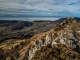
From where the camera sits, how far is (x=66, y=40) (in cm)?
11344

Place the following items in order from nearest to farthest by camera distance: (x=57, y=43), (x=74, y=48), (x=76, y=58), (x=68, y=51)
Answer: (x=76, y=58) < (x=68, y=51) < (x=74, y=48) < (x=57, y=43)

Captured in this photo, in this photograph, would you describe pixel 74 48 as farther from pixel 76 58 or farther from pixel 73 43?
pixel 76 58

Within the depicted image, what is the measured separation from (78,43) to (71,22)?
58.2 m

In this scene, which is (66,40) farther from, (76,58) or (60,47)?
(76,58)

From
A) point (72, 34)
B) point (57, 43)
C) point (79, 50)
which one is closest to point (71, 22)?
point (72, 34)

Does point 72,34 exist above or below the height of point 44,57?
above

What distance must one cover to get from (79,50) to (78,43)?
7800 mm

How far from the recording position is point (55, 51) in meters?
102

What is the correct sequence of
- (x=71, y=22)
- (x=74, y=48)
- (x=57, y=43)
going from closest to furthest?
(x=74, y=48) < (x=57, y=43) < (x=71, y=22)

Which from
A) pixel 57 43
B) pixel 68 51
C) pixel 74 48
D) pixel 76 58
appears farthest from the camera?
pixel 57 43

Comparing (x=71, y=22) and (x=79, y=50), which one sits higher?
(x=71, y=22)

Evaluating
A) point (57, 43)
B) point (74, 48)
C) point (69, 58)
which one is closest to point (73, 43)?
point (74, 48)

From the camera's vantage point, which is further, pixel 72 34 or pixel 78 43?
pixel 72 34

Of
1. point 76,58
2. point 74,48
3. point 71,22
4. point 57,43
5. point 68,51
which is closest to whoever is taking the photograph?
point 76,58
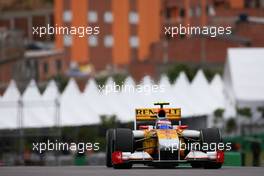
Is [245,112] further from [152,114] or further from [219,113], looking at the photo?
[152,114]

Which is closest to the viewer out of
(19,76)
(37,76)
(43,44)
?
(19,76)

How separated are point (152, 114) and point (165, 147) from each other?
1.63 m

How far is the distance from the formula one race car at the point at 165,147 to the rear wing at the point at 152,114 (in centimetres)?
35

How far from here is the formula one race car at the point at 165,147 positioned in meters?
29.6

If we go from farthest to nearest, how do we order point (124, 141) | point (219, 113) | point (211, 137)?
point (219, 113) < point (124, 141) < point (211, 137)

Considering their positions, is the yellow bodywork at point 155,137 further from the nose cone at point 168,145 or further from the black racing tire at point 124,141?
the black racing tire at point 124,141

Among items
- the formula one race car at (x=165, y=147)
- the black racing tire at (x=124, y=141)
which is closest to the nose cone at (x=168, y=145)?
the formula one race car at (x=165, y=147)

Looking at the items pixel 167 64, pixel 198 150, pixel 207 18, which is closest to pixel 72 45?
pixel 167 64

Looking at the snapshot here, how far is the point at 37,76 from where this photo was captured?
10819 cm

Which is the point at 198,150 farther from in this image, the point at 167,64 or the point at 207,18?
the point at 167,64

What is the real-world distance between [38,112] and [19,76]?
42.0m

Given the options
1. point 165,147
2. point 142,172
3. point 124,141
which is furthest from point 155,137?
point 142,172

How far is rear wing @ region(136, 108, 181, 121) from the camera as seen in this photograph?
31.0 m

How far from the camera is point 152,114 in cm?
3112
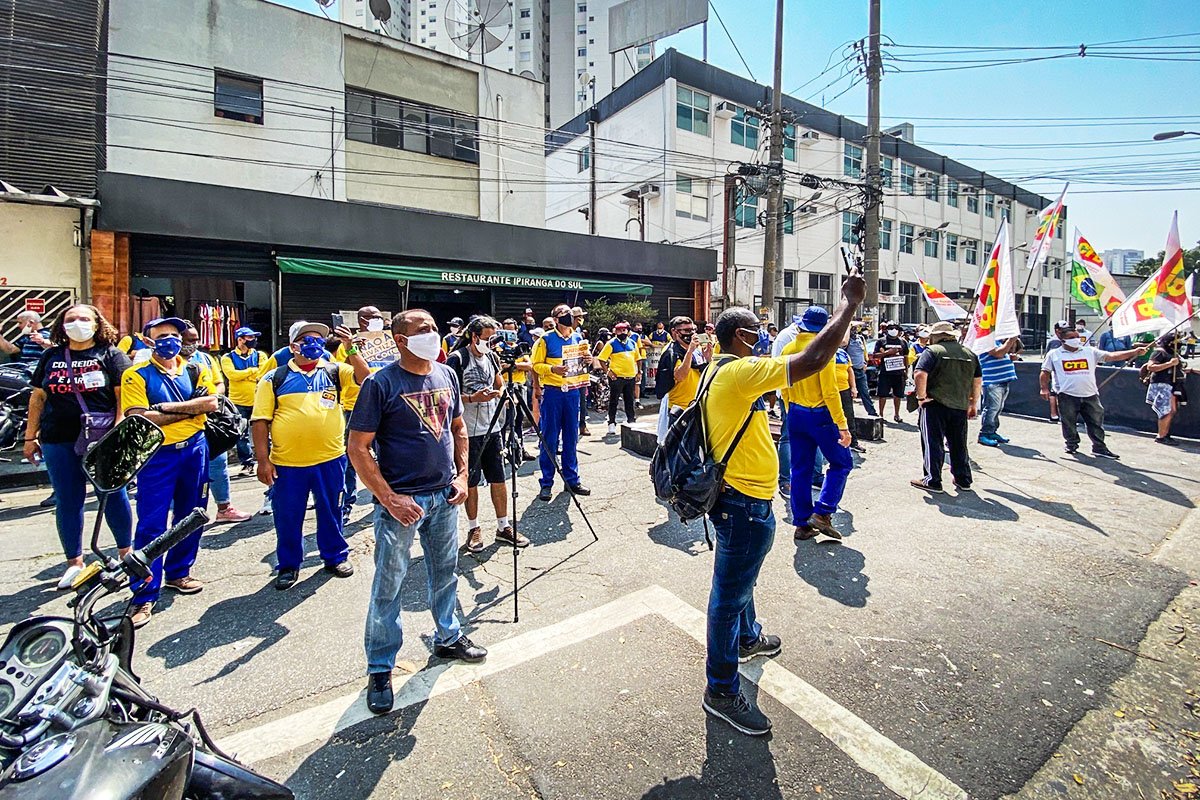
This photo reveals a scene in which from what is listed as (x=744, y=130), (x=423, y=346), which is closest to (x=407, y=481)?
(x=423, y=346)

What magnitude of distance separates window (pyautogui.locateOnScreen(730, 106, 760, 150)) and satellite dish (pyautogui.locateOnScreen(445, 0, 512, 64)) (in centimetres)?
1302

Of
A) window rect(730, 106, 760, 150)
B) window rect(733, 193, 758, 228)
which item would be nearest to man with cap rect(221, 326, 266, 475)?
window rect(733, 193, 758, 228)

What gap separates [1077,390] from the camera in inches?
329

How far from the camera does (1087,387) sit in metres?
8.32

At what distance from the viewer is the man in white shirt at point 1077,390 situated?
8.31m

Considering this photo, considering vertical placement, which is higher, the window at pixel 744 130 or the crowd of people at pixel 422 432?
the window at pixel 744 130

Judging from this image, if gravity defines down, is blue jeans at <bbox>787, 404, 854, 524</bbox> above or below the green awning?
below

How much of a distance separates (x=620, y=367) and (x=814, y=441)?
5336mm

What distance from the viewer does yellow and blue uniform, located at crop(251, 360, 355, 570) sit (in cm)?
428

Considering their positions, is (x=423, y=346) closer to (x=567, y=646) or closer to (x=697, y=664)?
(x=567, y=646)

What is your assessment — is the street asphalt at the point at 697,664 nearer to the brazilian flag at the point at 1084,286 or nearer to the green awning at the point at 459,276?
the brazilian flag at the point at 1084,286

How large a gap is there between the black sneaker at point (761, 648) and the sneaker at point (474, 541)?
2.44 metres

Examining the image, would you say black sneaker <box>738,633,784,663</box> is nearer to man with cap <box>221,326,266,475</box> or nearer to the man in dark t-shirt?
the man in dark t-shirt

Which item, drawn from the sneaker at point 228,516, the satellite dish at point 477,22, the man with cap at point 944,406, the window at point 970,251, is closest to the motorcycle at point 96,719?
the sneaker at point 228,516
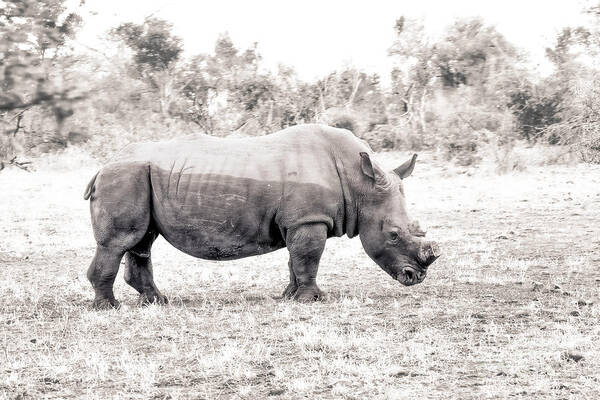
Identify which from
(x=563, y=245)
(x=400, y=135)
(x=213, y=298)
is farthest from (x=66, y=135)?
(x=400, y=135)

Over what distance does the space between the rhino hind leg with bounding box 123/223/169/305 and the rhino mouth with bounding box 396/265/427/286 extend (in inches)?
102

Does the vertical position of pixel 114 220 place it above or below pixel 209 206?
below

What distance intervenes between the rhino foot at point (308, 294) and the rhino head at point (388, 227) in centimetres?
73

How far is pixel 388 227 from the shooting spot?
8.94 meters

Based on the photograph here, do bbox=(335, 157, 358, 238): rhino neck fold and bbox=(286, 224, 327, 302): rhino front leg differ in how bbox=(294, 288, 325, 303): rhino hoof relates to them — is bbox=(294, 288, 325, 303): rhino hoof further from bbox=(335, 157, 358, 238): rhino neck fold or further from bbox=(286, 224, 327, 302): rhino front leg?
bbox=(335, 157, 358, 238): rhino neck fold

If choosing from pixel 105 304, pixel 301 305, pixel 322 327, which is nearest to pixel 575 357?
pixel 322 327

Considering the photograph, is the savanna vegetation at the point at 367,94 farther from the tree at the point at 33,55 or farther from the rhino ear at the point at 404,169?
the tree at the point at 33,55

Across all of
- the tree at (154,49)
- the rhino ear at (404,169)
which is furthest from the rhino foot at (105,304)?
the tree at (154,49)

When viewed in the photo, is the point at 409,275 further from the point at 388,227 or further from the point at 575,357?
the point at 575,357

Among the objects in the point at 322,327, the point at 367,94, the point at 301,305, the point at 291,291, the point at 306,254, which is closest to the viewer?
the point at 322,327

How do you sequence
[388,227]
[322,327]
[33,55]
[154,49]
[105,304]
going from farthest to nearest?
[154,49] < [388,227] < [105,304] < [322,327] < [33,55]

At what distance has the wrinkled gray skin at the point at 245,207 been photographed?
8680 millimetres

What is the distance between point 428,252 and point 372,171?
3.56ft

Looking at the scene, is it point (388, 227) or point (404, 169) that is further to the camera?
point (404, 169)
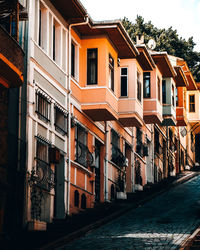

What is required: Tally the lines of the material above that contain the string "race". Reply with the number alone.

Final answer: 4